Aurora decided to resolve the matter with Wilhemena, who at eight, was even wiser to the world than Freya. She started walking, but as the thought of the little-girl-eating muskrat took shape in her mind, she quickened her pace until she was running as fast as she could through the marsh. By the time she made it to the creek, her doom seemed inevitable and she didn’t notice the thistle patch until she ran right through it, taking a whipping against bare legs. She cried out.

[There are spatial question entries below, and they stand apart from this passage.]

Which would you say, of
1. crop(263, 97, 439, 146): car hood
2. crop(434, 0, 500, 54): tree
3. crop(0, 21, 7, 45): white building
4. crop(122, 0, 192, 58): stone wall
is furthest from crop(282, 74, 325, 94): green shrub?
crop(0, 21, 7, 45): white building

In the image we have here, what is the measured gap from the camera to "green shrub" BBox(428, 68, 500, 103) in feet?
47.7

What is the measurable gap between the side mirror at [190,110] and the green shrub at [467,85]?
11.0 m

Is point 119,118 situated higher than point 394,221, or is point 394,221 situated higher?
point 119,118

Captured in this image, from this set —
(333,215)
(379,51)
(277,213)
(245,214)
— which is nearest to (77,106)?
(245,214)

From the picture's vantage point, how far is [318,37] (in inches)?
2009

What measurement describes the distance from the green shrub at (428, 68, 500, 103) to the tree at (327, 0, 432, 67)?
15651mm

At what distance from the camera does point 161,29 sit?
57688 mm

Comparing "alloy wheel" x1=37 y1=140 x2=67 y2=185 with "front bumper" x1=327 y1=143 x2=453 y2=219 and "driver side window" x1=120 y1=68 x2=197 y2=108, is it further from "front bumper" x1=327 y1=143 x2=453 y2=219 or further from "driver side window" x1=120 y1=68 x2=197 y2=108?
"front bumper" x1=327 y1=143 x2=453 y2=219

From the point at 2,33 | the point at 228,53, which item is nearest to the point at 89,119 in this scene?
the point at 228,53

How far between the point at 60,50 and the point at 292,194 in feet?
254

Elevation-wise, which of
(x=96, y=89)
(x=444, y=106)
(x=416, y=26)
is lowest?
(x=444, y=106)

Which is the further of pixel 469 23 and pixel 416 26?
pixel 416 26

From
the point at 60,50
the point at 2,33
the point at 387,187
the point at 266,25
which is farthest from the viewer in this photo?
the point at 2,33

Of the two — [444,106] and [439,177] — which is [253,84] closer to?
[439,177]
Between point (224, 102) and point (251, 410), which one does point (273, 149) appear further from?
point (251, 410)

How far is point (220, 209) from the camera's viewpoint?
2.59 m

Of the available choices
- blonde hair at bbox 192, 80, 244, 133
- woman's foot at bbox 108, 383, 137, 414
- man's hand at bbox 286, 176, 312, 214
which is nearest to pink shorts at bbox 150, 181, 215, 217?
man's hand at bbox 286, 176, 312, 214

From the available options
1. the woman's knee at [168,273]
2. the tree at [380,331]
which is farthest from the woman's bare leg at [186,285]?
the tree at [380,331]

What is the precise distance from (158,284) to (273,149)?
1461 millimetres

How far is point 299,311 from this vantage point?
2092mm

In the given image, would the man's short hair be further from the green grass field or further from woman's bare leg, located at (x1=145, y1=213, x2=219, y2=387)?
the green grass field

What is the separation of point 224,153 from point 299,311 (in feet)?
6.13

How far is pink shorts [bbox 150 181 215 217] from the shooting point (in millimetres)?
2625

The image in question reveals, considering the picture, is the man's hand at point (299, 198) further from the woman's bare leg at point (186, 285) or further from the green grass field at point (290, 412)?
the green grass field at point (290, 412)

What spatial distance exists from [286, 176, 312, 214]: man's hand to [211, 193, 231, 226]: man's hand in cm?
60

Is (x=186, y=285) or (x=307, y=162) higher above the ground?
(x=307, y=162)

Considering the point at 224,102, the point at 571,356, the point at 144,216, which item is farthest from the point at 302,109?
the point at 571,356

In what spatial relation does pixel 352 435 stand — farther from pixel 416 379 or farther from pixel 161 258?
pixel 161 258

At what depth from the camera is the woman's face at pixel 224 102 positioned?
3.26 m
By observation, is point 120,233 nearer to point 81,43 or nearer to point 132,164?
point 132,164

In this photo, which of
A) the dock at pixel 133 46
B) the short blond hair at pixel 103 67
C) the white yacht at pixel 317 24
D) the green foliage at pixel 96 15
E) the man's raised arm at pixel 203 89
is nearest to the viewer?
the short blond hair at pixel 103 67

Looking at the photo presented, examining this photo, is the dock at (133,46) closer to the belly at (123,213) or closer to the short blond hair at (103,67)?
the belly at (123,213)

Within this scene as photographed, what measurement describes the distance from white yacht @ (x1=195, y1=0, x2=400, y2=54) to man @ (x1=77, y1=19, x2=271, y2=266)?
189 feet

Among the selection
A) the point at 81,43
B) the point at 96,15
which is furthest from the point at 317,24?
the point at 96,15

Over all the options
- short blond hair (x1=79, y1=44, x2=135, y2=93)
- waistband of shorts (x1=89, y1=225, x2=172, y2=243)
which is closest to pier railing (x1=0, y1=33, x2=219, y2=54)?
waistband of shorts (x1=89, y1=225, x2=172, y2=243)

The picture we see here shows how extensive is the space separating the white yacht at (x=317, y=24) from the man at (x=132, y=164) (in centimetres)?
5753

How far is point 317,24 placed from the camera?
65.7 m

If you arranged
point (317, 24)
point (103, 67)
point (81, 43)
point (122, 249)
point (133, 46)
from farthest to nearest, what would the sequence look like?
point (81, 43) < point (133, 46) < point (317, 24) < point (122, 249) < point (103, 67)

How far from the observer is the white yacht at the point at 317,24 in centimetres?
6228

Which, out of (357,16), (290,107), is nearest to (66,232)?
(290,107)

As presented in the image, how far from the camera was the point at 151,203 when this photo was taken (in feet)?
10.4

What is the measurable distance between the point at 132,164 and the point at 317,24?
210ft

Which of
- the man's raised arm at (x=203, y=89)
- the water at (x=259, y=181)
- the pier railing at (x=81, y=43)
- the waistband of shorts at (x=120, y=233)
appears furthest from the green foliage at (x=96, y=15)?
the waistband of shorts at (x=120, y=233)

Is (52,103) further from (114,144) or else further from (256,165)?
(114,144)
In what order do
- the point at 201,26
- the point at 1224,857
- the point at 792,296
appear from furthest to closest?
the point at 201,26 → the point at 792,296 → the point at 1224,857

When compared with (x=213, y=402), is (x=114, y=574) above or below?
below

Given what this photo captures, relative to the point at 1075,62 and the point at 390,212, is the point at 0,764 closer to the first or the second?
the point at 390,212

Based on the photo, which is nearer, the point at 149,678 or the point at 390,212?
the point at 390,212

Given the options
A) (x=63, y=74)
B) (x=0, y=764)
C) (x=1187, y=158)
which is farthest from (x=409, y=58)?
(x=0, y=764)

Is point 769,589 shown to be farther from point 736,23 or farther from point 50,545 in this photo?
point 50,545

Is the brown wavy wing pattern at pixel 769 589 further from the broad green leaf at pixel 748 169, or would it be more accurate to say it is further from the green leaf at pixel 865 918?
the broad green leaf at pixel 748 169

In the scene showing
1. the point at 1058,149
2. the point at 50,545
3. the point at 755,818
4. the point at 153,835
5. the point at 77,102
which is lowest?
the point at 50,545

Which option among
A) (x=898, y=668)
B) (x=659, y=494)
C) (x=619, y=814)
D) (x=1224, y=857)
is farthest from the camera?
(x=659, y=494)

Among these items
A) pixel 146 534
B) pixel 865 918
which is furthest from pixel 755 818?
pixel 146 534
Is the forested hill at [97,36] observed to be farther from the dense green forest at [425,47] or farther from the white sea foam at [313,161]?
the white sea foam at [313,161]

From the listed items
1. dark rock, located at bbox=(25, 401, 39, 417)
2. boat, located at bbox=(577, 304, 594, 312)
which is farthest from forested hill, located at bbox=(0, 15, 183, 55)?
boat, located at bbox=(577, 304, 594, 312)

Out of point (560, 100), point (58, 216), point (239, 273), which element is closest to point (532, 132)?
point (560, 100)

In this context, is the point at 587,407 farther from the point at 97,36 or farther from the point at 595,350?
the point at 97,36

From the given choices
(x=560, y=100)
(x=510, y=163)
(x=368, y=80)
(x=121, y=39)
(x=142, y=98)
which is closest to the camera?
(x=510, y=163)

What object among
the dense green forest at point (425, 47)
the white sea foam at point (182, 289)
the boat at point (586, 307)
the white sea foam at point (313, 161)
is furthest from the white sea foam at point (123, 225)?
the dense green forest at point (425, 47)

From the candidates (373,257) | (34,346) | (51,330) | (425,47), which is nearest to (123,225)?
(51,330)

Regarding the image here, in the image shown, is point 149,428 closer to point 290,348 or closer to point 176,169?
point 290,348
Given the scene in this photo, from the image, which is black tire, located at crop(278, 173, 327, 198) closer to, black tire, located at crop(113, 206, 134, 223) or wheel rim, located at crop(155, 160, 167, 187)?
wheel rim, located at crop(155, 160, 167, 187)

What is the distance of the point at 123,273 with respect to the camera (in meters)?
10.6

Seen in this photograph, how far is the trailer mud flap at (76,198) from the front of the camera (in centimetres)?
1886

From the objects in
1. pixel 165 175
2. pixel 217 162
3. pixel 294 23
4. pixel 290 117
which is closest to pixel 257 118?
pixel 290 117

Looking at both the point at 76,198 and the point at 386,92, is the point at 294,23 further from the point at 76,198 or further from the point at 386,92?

Wilhemena ran to her, scooping Aurora into her arms. “It’s okay, little one. I’ll fix you up.” Wilhemena pulled the burrs out of Aurora’s skin. She found some bright green ribwort and chewed it into a pulp, then applied the salve onto Aurora’s leg. Later that night she would make a poultice of soaked burdock leaves to draw out any infection.
When Freya caught up to them, she crossed her arms, a smile on her lips.
“Can a muskrat eat me up?” Aurora asked.
“Nonsense,” Wilhemena said. There was no doubt about who would put such a thought in a little girl’s head. “Freya, don’t be so hateful.”
When Wilhemena turned around to lift the cauldron, Freya took the opportunity to pinch Aurora on the arm. Aurora screeched, thinking at first that the muskrat had bitten her, but it was only Freya. Crying, she knew, would invite more punishment.
Rather, she pulled out the heavy artillery. “I’ll tell Papa on you.”
“Papa will wring your neck if he hears that you’re scaring your little sister,” Wilhemena said.
“You needn’t worry about Papa,” Freya replied, a look of contempt crossing her face.
Wilhemena opened her mouth to argue but there was work to be done. “Follow me,” she said and led her sisters along the creek bed to the beach where they could find firewood.
The three girls gathered driftwood, fragments of lobster traps, boards from battered ships. Tucked behind a washed-up slab of concrete they spotted a patch of wild raspberries still clinging to thorny branches, miraculously undetected by birds. They dropped their wood and feasted on the last of the season’s berries. When they had picked the bush bare, Wilhemena broke off a few branches and bundled them up with the wood. Red raspberry was known to aid in digestion and to keep malevolent spirits at bay.
The whole excursion had taken close to an hour and in the fog and ebbing light, the line between sky and sea had all but disappeared.